***** TEXTAUSZUG

Wie geht Mann mit Konkurrenzdruck um? Wie sind Männer in der Politik zu bewerten? Und wie lebt es sich so kurz vor 50? Lukas Golder, Co-Leiter von gfs.bern, erzählt es in den ellexx Männerfragen.
Du hast dich ja wahnsinnig über unsere Anfrage gefreut. Warum das?
(Lacht überrascht.) Die Verunsicherung kam schon noch.
Weshalb?
Weil es ein Format ist, bei dem es um Humor in einem sensiblen Bereich geht. Davor habe ich Respekt.
Dann schauen wir doch mal, wie du so klarkommst. Wir starten mit Politik. Bist du als Mann zufrieden mit den Wahlen vom Herbst?
Meine Männer-Perspektive ist vielleicht keine ganz typische. Ich achte seit jeher darauf, dass ich 50 Prozent Frauen wähle.
Wie vorbildlich.
Ja, oder (schmunzelt)? Leider ist die Quote noch nicht erreicht. Ich glaube, dass Diversität sehr wichtig ist. In der Politik wird Ideologie oft höher gewertet als Geschlecht. Aber das Geschlecht spielt auch eine entscheidende Rolle, vor allem, wenn es um politische Identitätsfragen geht. (Es folgt eine lange, theoretische Abhandlung über die Geschlechterverteilung, die Genderthematik zwischen Links und Rechts und und und.)
Das ging jetzt tief. Versuchen wir’s etwas einfacher: Fühlst du dich als Mann von der Politik gesehen?
(Überlegt lange.) Nun, die männliche Optik ist so prominent in unserem System eingepflanzt, dass sie nicht mehr hörbar gemacht werden muss. Unser System ist männlich geprägt. Aber mit der Frage, was ein emanzipierter Mann ist, struggle ich noch. Ich frage mich: Was sind echte emanzipatorische Beiträge von Männern ausserhalb der stereotypen Diskussionen rund um die Arbeitsteilung im Haushalt? Wie sieht politisch eine positiv geprägte Männerrolle aus?

**********
***** BEREITGESTELLTE DATENSÄTZE

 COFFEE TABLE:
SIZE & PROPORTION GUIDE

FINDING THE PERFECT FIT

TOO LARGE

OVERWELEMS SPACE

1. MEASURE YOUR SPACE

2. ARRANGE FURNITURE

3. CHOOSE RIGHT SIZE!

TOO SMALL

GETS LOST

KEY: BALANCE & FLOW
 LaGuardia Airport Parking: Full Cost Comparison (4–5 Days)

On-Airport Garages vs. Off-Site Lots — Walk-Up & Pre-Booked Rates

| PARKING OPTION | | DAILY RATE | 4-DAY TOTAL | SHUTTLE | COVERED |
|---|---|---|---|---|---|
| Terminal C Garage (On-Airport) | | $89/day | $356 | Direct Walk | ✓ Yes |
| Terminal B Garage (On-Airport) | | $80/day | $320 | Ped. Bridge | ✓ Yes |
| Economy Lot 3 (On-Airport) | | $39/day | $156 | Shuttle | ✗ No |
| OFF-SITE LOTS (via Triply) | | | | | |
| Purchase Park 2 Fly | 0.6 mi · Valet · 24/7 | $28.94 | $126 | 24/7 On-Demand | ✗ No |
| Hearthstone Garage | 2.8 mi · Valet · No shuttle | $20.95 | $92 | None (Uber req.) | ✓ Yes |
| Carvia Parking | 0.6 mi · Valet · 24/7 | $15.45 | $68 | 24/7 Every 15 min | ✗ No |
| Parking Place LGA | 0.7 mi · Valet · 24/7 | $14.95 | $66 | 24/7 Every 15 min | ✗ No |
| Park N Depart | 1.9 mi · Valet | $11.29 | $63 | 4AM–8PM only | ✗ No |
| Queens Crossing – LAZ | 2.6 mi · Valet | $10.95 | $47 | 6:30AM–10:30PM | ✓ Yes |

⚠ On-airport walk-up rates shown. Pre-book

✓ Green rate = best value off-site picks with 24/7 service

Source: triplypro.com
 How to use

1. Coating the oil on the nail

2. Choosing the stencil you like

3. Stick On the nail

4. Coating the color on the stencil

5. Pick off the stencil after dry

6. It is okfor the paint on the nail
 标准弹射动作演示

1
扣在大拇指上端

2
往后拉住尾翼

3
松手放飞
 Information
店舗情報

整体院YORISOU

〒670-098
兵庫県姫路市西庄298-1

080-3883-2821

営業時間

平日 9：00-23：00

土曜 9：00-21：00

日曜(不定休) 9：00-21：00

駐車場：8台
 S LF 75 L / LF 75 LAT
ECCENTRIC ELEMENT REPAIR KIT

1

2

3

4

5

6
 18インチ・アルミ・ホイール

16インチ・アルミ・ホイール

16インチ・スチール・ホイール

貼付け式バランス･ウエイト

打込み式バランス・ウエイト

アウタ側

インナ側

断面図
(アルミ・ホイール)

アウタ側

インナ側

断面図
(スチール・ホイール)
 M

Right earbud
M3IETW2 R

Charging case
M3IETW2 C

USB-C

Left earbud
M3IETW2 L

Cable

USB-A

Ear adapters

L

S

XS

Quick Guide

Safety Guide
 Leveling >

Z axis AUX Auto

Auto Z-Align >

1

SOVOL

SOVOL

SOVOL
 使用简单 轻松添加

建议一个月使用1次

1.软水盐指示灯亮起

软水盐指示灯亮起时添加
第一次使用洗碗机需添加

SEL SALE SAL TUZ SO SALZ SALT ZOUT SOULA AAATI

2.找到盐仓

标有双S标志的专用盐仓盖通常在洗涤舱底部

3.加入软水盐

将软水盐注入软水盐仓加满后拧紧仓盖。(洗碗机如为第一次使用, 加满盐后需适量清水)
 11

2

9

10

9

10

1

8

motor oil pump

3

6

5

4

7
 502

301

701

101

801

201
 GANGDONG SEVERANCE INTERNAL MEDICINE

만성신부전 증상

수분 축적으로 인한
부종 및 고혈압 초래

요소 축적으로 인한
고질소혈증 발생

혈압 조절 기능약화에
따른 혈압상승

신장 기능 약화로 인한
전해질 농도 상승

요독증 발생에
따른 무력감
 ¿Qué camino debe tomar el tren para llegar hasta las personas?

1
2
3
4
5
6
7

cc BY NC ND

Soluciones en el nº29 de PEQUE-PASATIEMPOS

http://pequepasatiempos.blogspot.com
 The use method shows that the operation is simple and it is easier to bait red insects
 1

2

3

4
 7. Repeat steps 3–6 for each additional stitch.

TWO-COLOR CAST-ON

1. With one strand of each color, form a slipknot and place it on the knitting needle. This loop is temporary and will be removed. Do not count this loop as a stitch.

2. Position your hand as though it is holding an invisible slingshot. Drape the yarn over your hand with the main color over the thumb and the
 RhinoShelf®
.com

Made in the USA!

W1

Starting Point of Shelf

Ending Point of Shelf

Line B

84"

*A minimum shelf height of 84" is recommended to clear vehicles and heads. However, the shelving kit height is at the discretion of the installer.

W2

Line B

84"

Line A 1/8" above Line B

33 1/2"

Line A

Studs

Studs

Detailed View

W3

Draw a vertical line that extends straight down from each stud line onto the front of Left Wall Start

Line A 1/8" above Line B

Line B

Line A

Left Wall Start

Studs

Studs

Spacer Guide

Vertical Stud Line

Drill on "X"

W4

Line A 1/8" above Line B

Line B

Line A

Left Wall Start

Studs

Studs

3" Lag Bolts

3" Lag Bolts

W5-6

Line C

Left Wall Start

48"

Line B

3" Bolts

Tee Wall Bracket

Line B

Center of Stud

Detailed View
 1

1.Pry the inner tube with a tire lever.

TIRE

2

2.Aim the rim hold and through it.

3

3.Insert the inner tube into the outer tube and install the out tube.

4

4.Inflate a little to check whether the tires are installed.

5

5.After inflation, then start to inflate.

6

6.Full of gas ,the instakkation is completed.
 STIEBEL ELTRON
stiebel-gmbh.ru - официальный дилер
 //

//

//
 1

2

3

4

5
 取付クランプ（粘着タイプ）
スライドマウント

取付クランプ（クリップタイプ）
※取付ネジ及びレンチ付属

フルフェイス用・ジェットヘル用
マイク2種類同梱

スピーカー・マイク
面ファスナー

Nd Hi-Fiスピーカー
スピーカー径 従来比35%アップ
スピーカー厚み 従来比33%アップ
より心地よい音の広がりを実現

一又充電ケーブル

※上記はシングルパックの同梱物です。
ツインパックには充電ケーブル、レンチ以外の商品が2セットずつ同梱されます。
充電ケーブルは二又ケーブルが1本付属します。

**********

Tauschen Sie im Interview „Respekt“ gegen „Ehrfurcht“ aus und geben Sie den Abschnitt beginnend bei „Weil es ein“ und endend bei „Prozent Frauen wähle.“ erneut wieder.

Weil es ein Format ist, bei dem es um Humor in einem sensiblen Bereich geht. Davor habe ich Ehrfurcht.
Dann schauen wir doch mal, wie du so klarkommst. Wir starten mit Politik. Bist du als Mann zufrieden mit den Wahlen vom Herbst?
Meine Männer-Perspektive ist vielleicht keine ganz typische. Ich achte seit jeher darauf, dass ich 50 Prozent Frauen wähle.